**Passage to read:**

Since humans first shifted from gathering food to growing it, agricultural burning has been part of the process. Today, some 9,000 years later, a UC Cooperative Extension farm advisor has found a viable alternative to a practice that is contributing to the San Joaquin Valley's already daunting air pollution problem.

Madera County farm advisor Brent Holtz' research focuses on chipping, shredding and spreading almond tree prunings, which typically are raked into brush piles each fall and ignited. When Holtz sees such a burn, he shudders to think about the potential soil benefits that are going up in smoke.

Holtz' personal experience and research show that chipped and shredded prunings left in the orchard, where they break down in the soil, create a healthy soil micro-environment, add nutrients and improve soil tilth.

Growers of peaches, nectarines, plums, pistachios and other crops are somewhat more likely to implement such an alternative to ag burning. However, almond and walnut growers have been slow to adopt this approach because they fear their crop, which is shaken to the ground and then swept up at harvest time, would lose value if contaminated by wood chips.

Cost as factor

Cost is another obstacle. While it is virtually free to light a bonfire, shredding requires renting or purchasing special equipment. But Holtz believes tightening regulations related to ag burning, combined with the soil benefits, make the cost well worth it.

The San Joaquin Valley Air Pollution Control District is planning to revamp its ag burning regulations in early 2003, tossing out the toggling “ag burn” and “no burn” days that are a familiar part of valley weather forecasts. Valley Air District spokeswoman Josette Merced Bello said the new ag smoke management system will divide the valley into 93 small zones.

**Extracted records:**
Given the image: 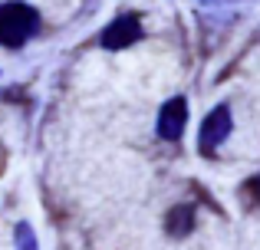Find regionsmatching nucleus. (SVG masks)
Returning <instances> with one entry per match:
<instances>
[{
  "mask_svg": "<svg viewBox=\"0 0 260 250\" xmlns=\"http://www.w3.org/2000/svg\"><path fill=\"white\" fill-rule=\"evenodd\" d=\"M231 125H234L231 105H214V109L204 116L201 132H198V145H201V152H214V148L231 135Z\"/></svg>",
  "mask_w": 260,
  "mask_h": 250,
  "instance_id": "7ed1b4c3",
  "label": "nucleus"
},
{
  "mask_svg": "<svg viewBox=\"0 0 260 250\" xmlns=\"http://www.w3.org/2000/svg\"><path fill=\"white\" fill-rule=\"evenodd\" d=\"M241 194H244L247 201H257V204H260V174H257V178H250L247 185L241 188Z\"/></svg>",
  "mask_w": 260,
  "mask_h": 250,
  "instance_id": "0eeeda50",
  "label": "nucleus"
},
{
  "mask_svg": "<svg viewBox=\"0 0 260 250\" xmlns=\"http://www.w3.org/2000/svg\"><path fill=\"white\" fill-rule=\"evenodd\" d=\"M184 125H188V99L184 96L168 99V102L158 109V122H155L158 135L165 141H178L184 135Z\"/></svg>",
  "mask_w": 260,
  "mask_h": 250,
  "instance_id": "20e7f679",
  "label": "nucleus"
},
{
  "mask_svg": "<svg viewBox=\"0 0 260 250\" xmlns=\"http://www.w3.org/2000/svg\"><path fill=\"white\" fill-rule=\"evenodd\" d=\"M142 37H145V30H142L139 13L125 10L99 33V43L106 46V50H125V46H135Z\"/></svg>",
  "mask_w": 260,
  "mask_h": 250,
  "instance_id": "f03ea898",
  "label": "nucleus"
},
{
  "mask_svg": "<svg viewBox=\"0 0 260 250\" xmlns=\"http://www.w3.org/2000/svg\"><path fill=\"white\" fill-rule=\"evenodd\" d=\"M194 224H198V218H194V207L191 204H175L172 211L165 214V231H168V237H188L191 231H194Z\"/></svg>",
  "mask_w": 260,
  "mask_h": 250,
  "instance_id": "39448f33",
  "label": "nucleus"
},
{
  "mask_svg": "<svg viewBox=\"0 0 260 250\" xmlns=\"http://www.w3.org/2000/svg\"><path fill=\"white\" fill-rule=\"evenodd\" d=\"M13 244H17V250H40L37 234H33V227L26 224V221H20V224L13 227Z\"/></svg>",
  "mask_w": 260,
  "mask_h": 250,
  "instance_id": "423d86ee",
  "label": "nucleus"
},
{
  "mask_svg": "<svg viewBox=\"0 0 260 250\" xmlns=\"http://www.w3.org/2000/svg\"><path fill=\"white\" fill-rule=\"evenodd\" d=\"M43 20H40L37 7L23 4V0H7L0 4V46L7 50H20L40 33Z\"/></svg>",
  "mask_w": 260,
  "mask_h": 250,
  "instance_id": "f257e3e1",
  "label": "nucleus"
}]
</instances>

**Requirements:**
**A.** Decide whether each statement agrees with the passage on agricultural burning, and support each yes or no with the deciding words quoted from it. (i) Brent Holtz works as a farm advisor in Madera County. (ii) Almond and walnut growers have been quicker than other growers to take up shredding prunings. (iii) The planned smoke management system will split the valley into 93 small zones.
**B.** Continue the passage on agricultural burning from its last sentence.
The material has no connection to the passage on agricultural burning.

**Answer list:**
**A.**
(i) Yes: "Madera County farm advisor Brent Holtz"
(ii) No: "almond and walnut growers have been slow to adopt this approach"
(iii) Yes: "the new ag smoke management system will divide the valley into 93 small zones"

**B.**
“Everyday will be a burn day,” Bello said. “Each day we will determine how much acreage and what material can be burned, if any, for each of the 93 zones. Farmers who have materials to burn will call us to find out whether it would be permissible to burn on a certain day.”

Avoiding ag burning altogether returns control to farmers.

Holtz' interest in ag burning alternatives goes back much further than his employment with UC Cooperative Extension. A farm advisor since 1994, Holtz, who holds a doctorate degree in plant pathology, grew up on a family almond farm near Modesto, Calif. His father began using a small garden shredder around the house, in which he shredded expired annuals and twigs, branches and leaves from their ornamental trees and shrubs. They spread the shredded material over soil in their landscape and realized, after a few years, that the soil seemed richer and easier to work.

In 1988, the Holtzes rented a commercial wood chipper and took their experiment to the farm. The father-son team found that wood chips incorporated themselves with the soil and began breaking down well before harvest season. They observed other positive indicators of soil health. “I counted hundreds of mushrooms on our orchard floor, compared to none on neighbors' farms where they were burning their almond prunings,” Holtz said.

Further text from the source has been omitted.